My feeling toward nursing is that each patient does not have a diagnosis or a treatment. Instead, they have a story (or what I have heard called an “illness narrative”). The patient’s story must be put at the centre of our practice with effort put toward discovering how the patient perceives the story’s characters (nurses, doctors, family) and events. Being able to understand the differences between each patient’s experiences, and knowing how to treat each patient differently as a result really is the art (and the heart and soul) of nursing.

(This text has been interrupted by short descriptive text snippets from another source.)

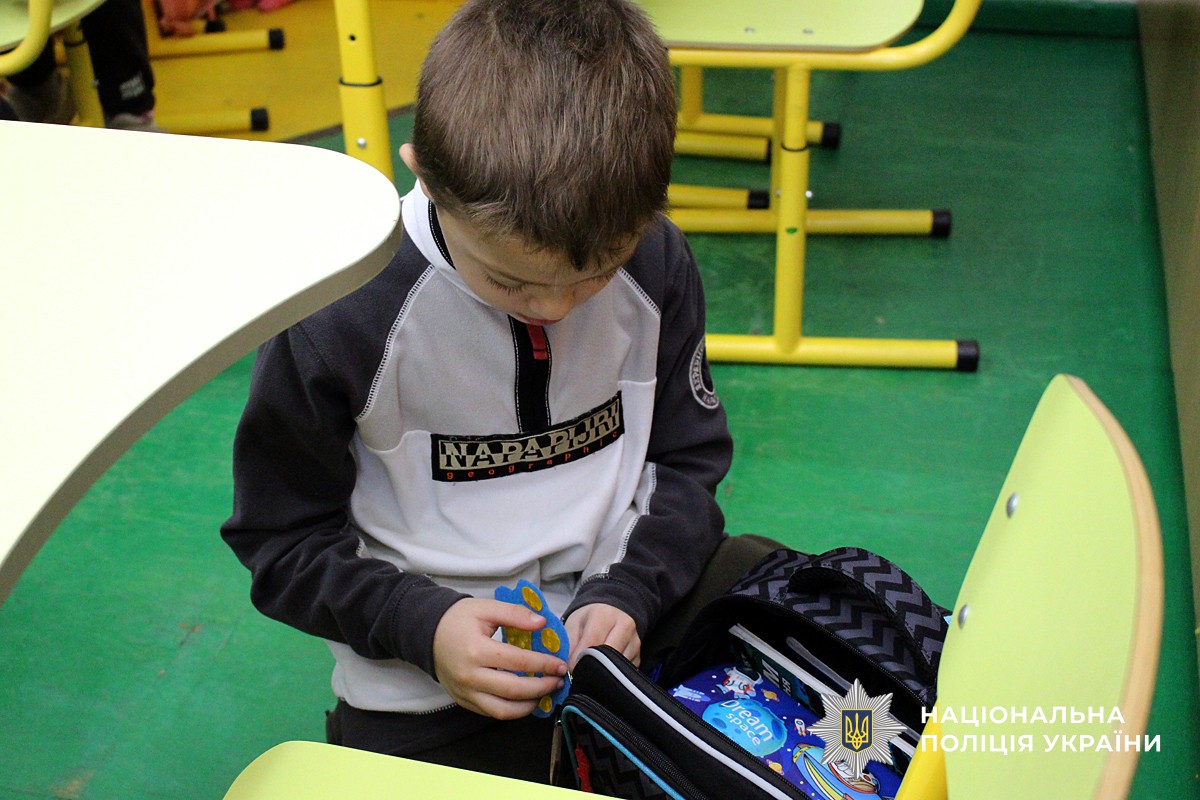 Хлопчик прикріпляє флікер на рюкзак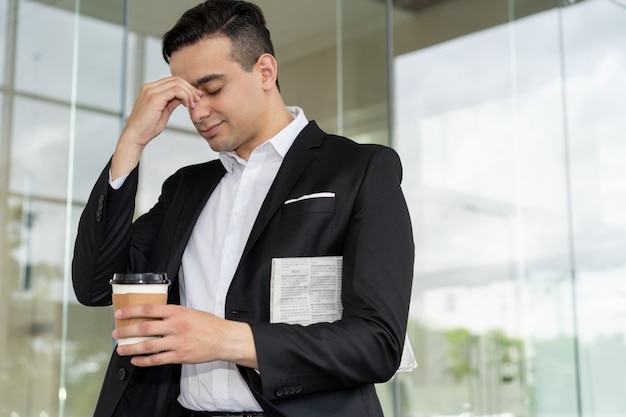 Vermoeide gefrustreerde zakenman die aan hoofdpijn lijdt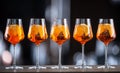 Summer sekt drink aperol spritz served in wine glasses with aperol, prosecco, soda and a slice of orange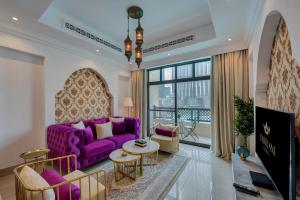een woonkamer met een paarse bank en een tafel bij Durrani Homes - Heaven on Earth in Dubai
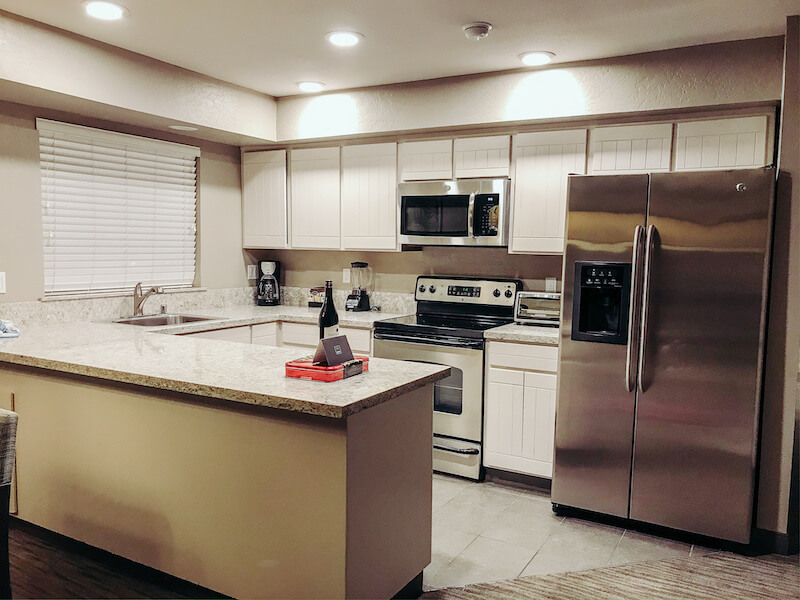 A full sized modern kitchen with stainless steel appliances. 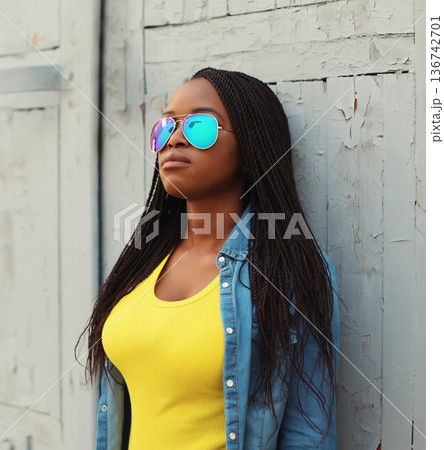 Fashionable young African woman in casual clothing, stylish modern black girl posing in the city 136742701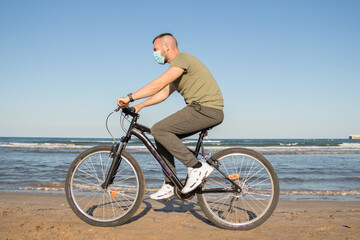 Fototapeta na wymiar Boy with green t-shirt and mask walking along the beach on his bike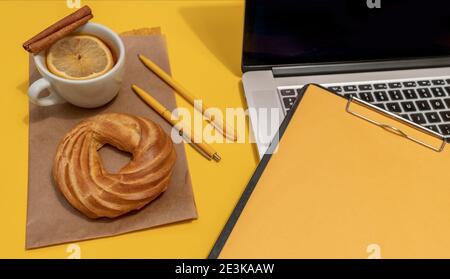 Laptop, Kuchen, Tasse Tee und Lebenslauf Blatt auf der Fortuna Gold Gelb Farbe Hintergrund, Draufsicht. Stockfoto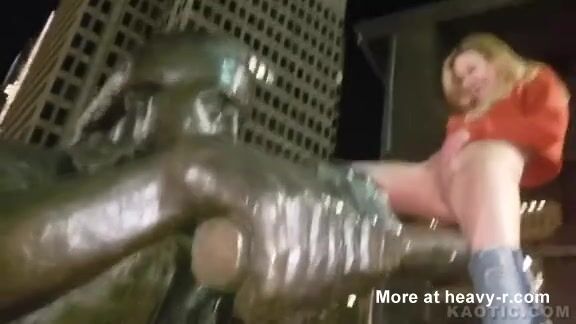 She urinates on a statue in the square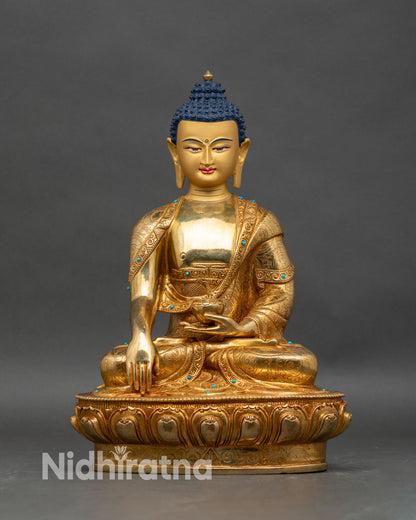 Front view of Shakyamuni Buddha statue, copper with gold fire-gilded details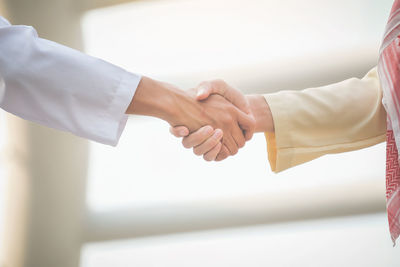 Cropped image of people shaking hands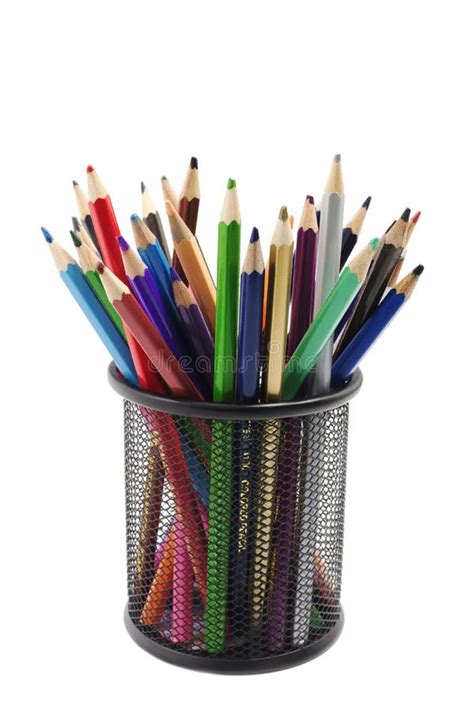 Various Colored Pencils Standing In Grilled Pencil Cup Stock Image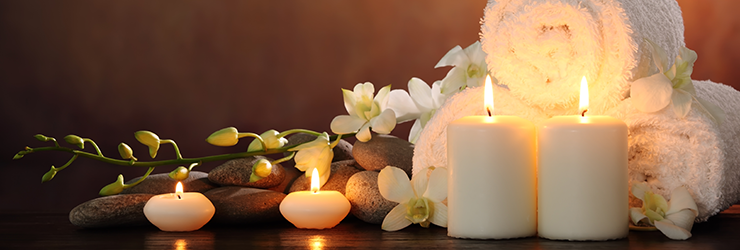 Lit candles, towels and rocks displayed in massage room as part of the bliss package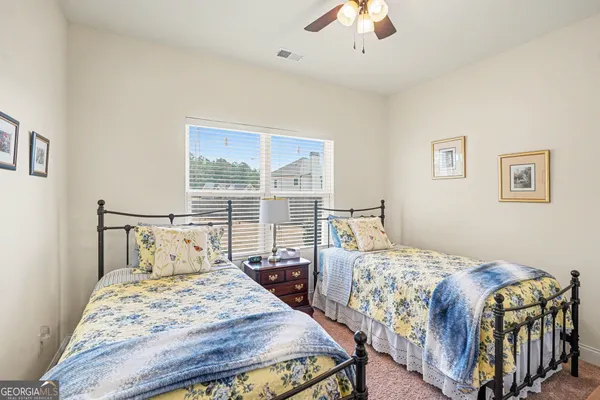 a livingroom with a workspace and a couch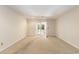 Neutral bedroom with sliding doors providing backyard views at 137 Hickory Dr., Conway, SC 29526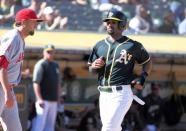 Sep 20, 2018; Oakland, CA, USA; Oakland Athletics shortstop Marcus Semien (10) scores a run against Los Angeles Angels starting pitcher Deck McGuire (68) during the sixth inning at Oakland Coliseum. Mandatory Credit: Kelley L Cox-USA TODAY Sports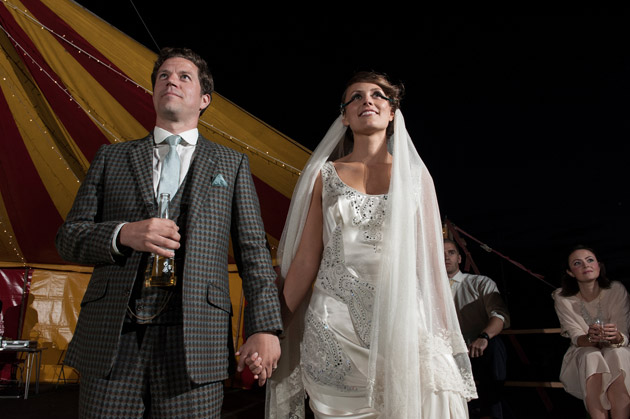 Bride and Groom Watching Band Onstage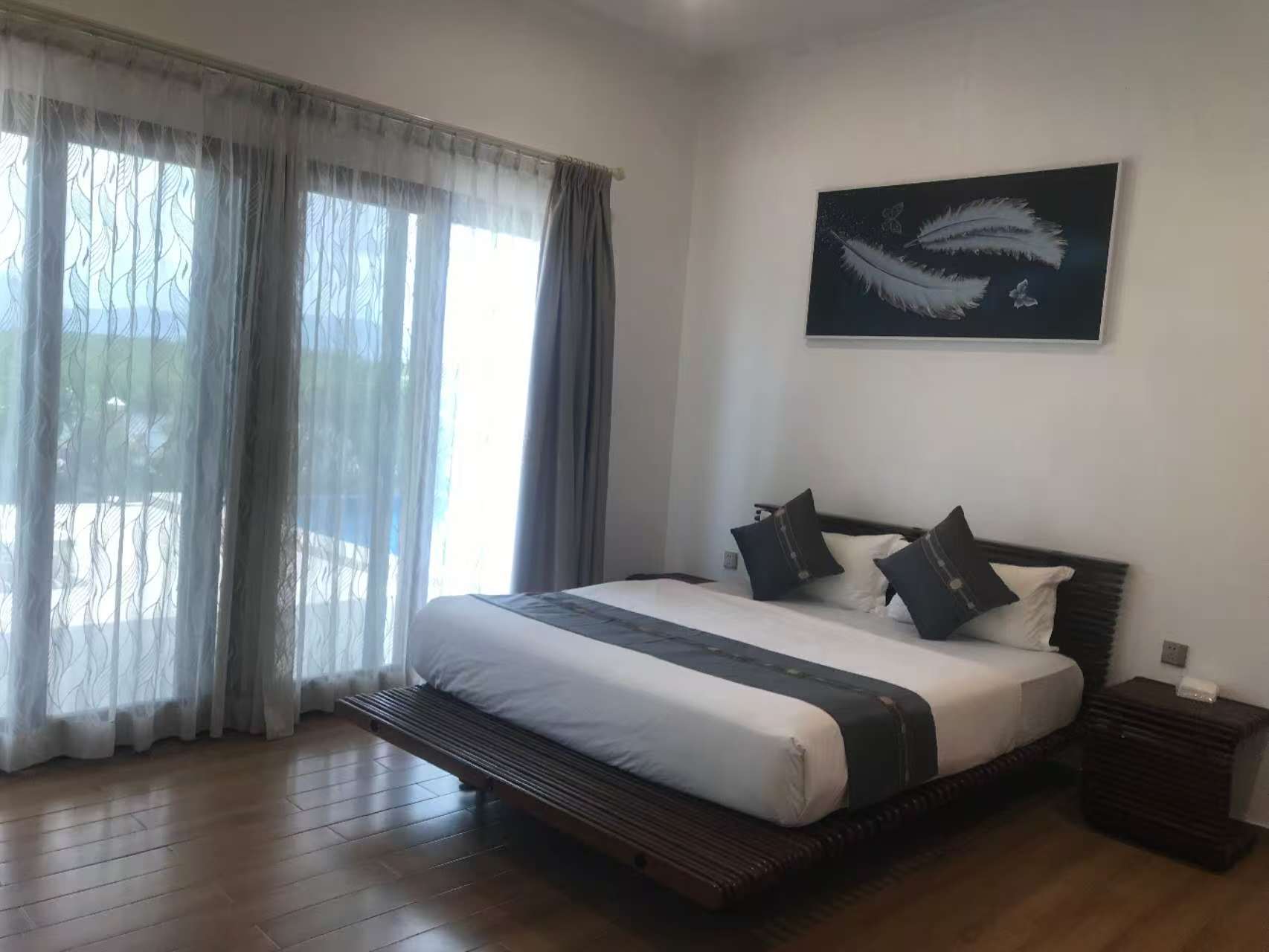 Bedroom 102 with king bed, desk and garden doors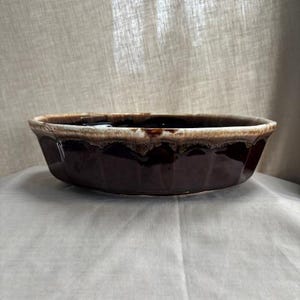 Puede incluir: Una fuente ovalada de cerámica marrón con borde festoneado. La fuente tiene un acabado brillante y un color marrón oscuro con un borde marrón más claro. La fuente es probablemente vintage y adecuada para hornear.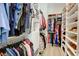 Walk-in closet with custom shelving and ample hanging space for clothes and shoes at 3539 Habenaria Rd # 28, Mount Pleasant, SC 29466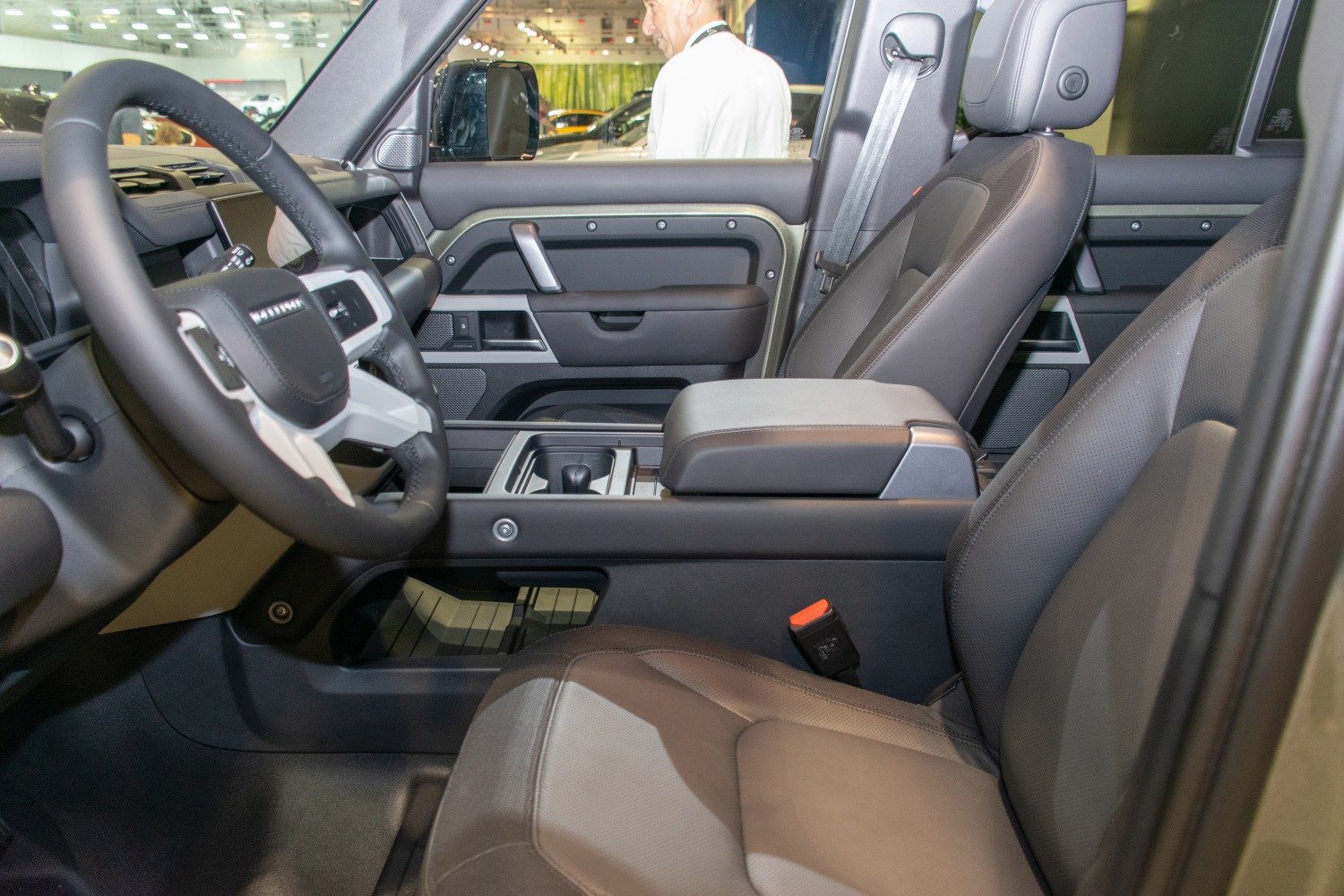 Spacious luxury SUV interior with modern controls and leather seating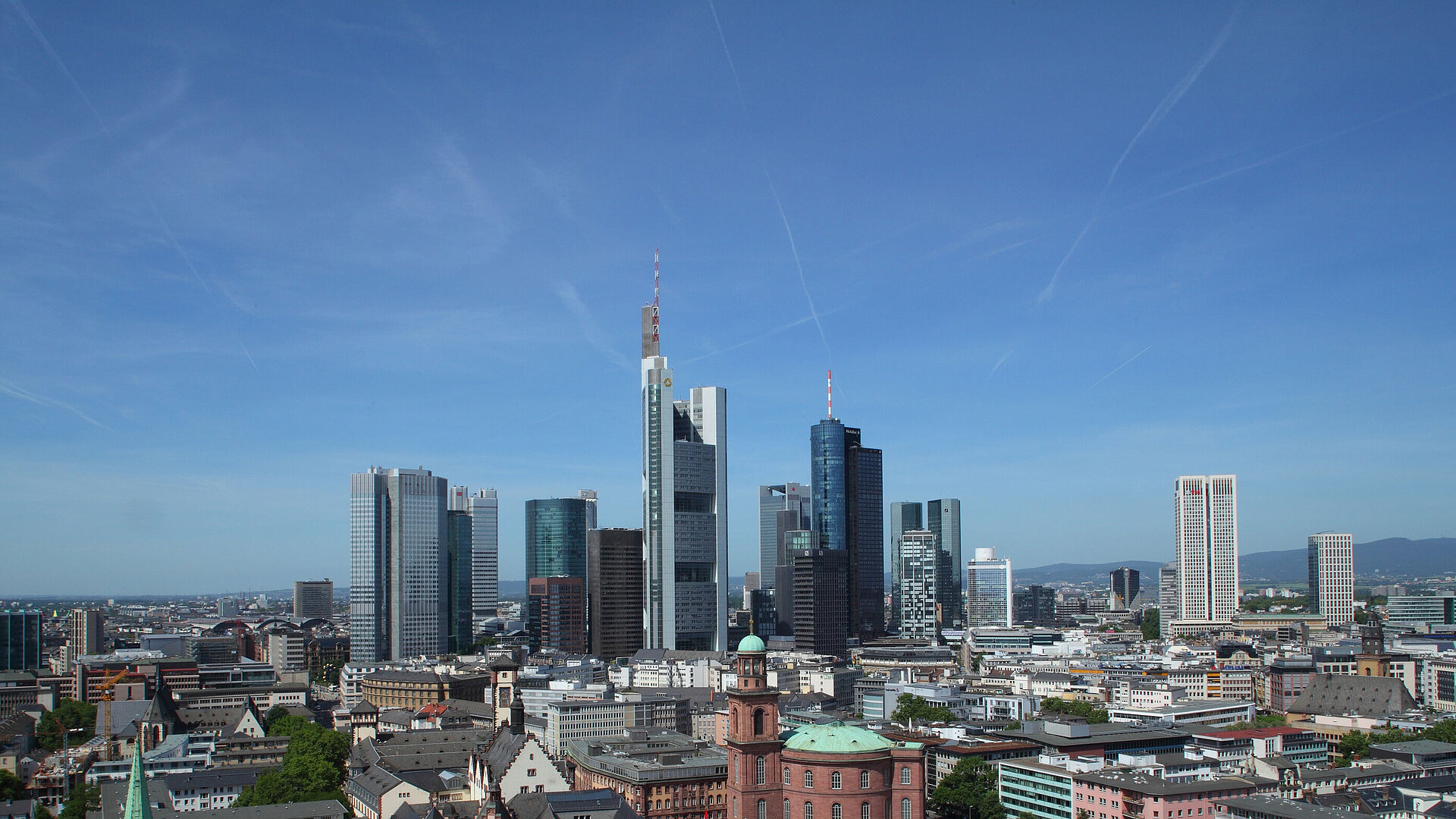 Blick auf die Skyline von Frankfurt mit dem Römer und der Paulskirche im Vordergrund bei klarem Himmel.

The challenge is learning how to let go of the details and “busy work” that fills the day, reprioritizing, while still living up to our expectations as members of our team. An even bigger challenge is leaving the hospital proud of the work we did on a shift, knowing we made a true and positive difference in a patient’s story, and letting go of our need to feel validated by compliments from other nurses. If I did not have time to restock towels and IV bags in the patient’s room, and the oncoming nurse is upset, but the patient had time to talk through his hopes and fears regarding his upcoming surgery—I will make no apologies.

On this particular night shift, I left feeling incredibly proud of my work, and my new understanding of nursing.